To uncover the reasons for the change in learning in male knock-out mice and gain general insights into signal processing during the learning of fear, the researchers at the Department of General Zoology and Neurobiology are using targeted measures to trigger neuron activity themselves. This can be achieved using light or chemical stimuli.
Optogenetics
“This approach enables us to activate or inhibit cells in a targeted manner and see what effect this has on the animal’s learning of fear,” explains Katharina Spoida. If they inhibit a subset of corticotropin-releasing factor (CRF) neurons in knock-out mice in the BNST, these mice unlearn the fear more slowly. If they activate them in wildtype mice, the unlearning effect is accelerated. The research team was thus able to confirm which regions of the brain contain the crucial structures for learning and unlearning fear in their mouse model. “The bed nucleus of the stria terminalis is split into areas that tend to promote fear and those that tend to reduce fear,” says the researcher. In male knock-out mice, activity in the fear-reducing area is increased compared to their wild counterparts, and lower in the fear-promoting areas. The absence of the 5-HT2C receptor appears to push neuronal activity in the BNST in an extinction-supporting direction, and the CRF neurons play an important role in this.
Katharina Spoida, Sandra Süß and their team can directly activate and inhibit cells. This enables extremely detailed research into learning phenomena at cellular level.

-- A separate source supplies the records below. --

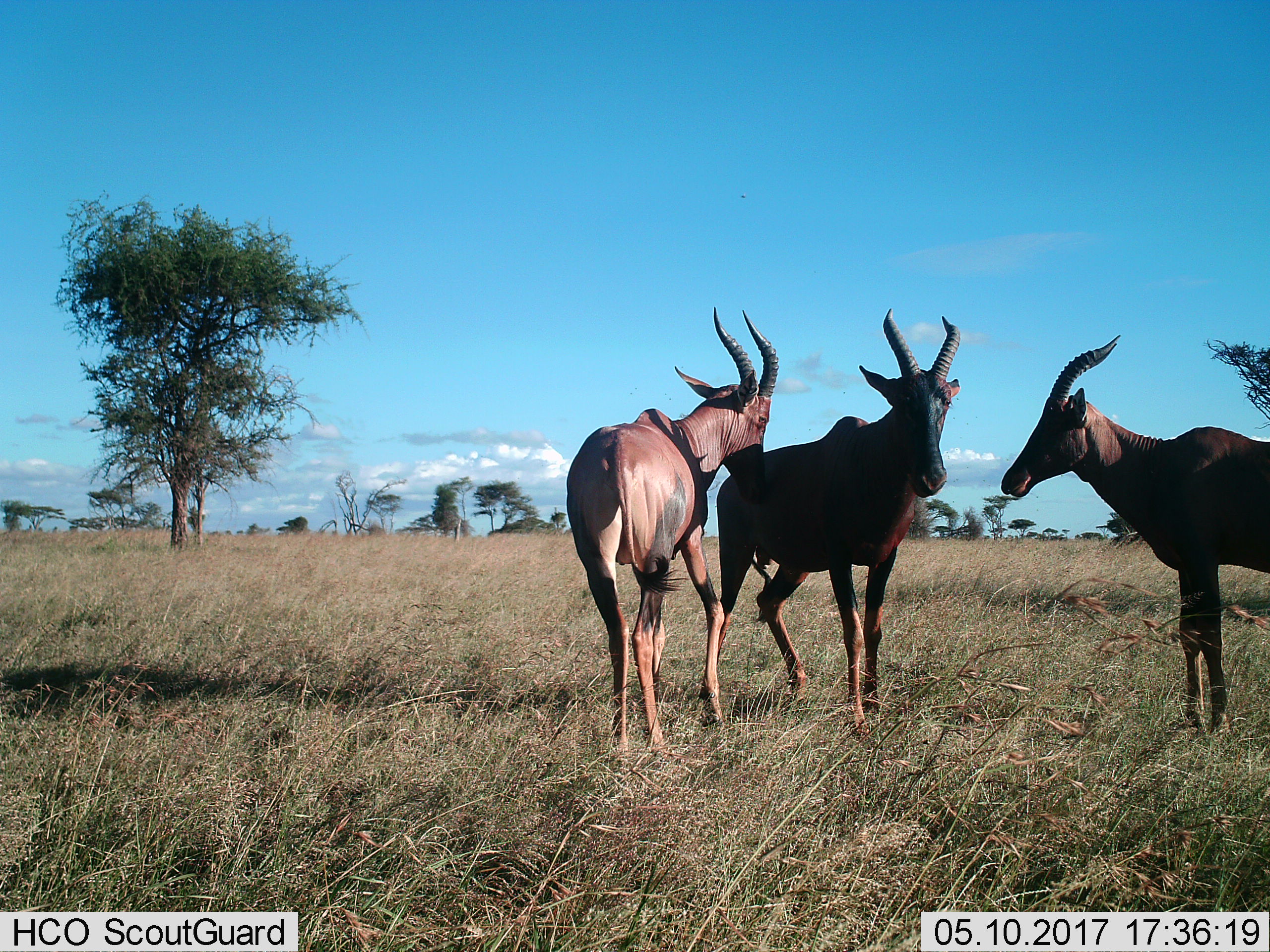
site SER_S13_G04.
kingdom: Animalia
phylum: Chordata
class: Mammalia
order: Artiodactyla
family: Bovidae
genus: Damaliscus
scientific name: Damaliscus lunatus jimela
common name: topi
Topi (Damaliscus lunatus jimela), count 3. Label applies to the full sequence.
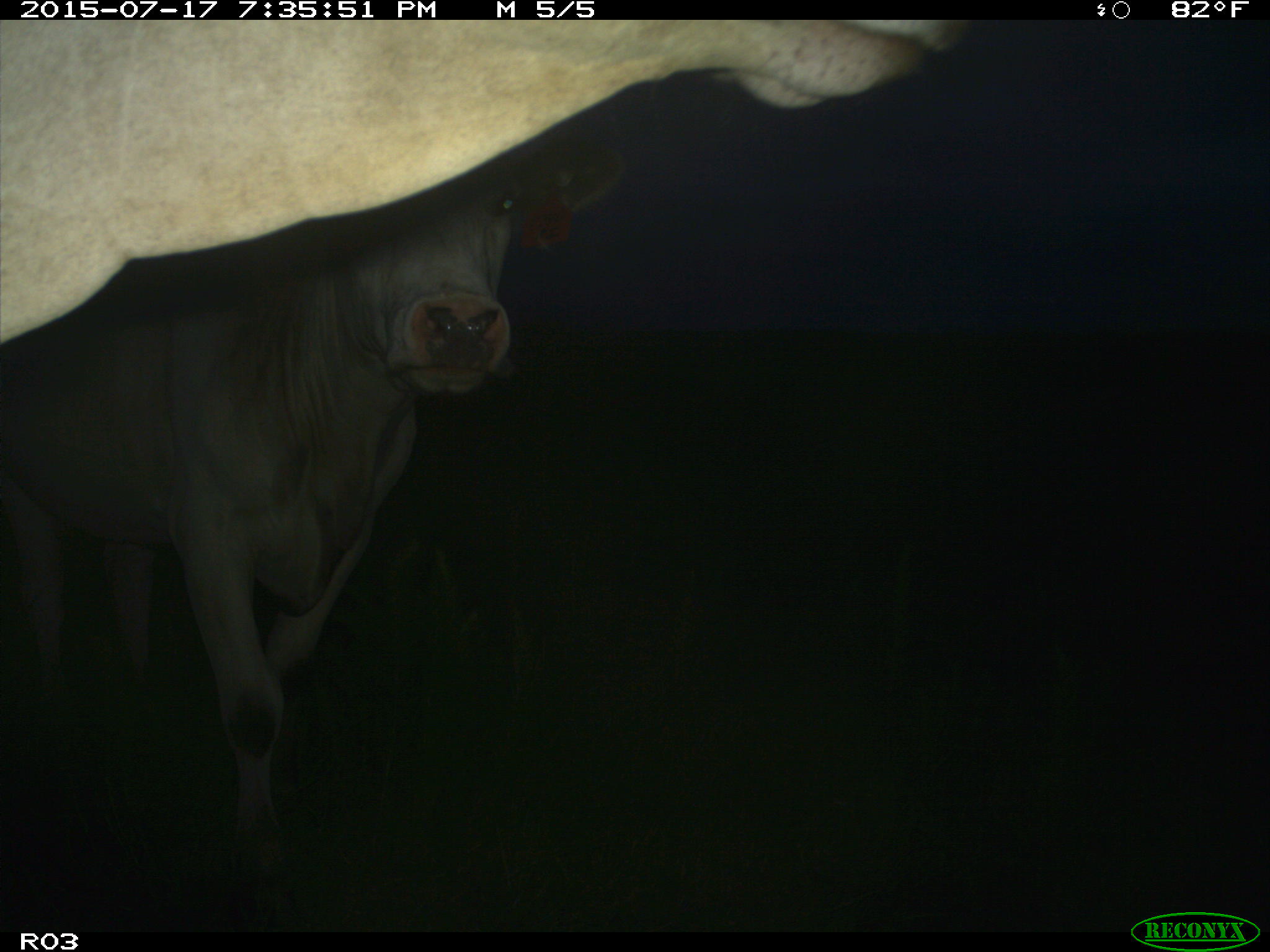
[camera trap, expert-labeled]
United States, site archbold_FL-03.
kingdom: Animalia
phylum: Chordata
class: Mammalia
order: Artiodactyla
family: Bovidae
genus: Bos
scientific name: Bos taurus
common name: domestic cow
Bos taurus (domestic cow).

In view of the medicinal treatment of patients with post-traumatic stress disorder, the findings from fundamental research explain why symptoms often tend to worsen rather than improve in the beginning: By using what are known as selective serotonin reuptake inhibitors (SSRIs), more serotonin is freely available in the brain and can activate the various fear-promoting serotonin receptors. Only after several weeks do the symptoms improve, as the cells withdraw the receptors due to the constant overstimulation. “These initial effects could be minimized by combining medications to block the receptors,” says Katharina Spoida. In general, she hopes to help make the treatment more specific in the future. “In the future, we should take greater account of gender-specific differences when researching and treating mental illnesses,” she says with certainty.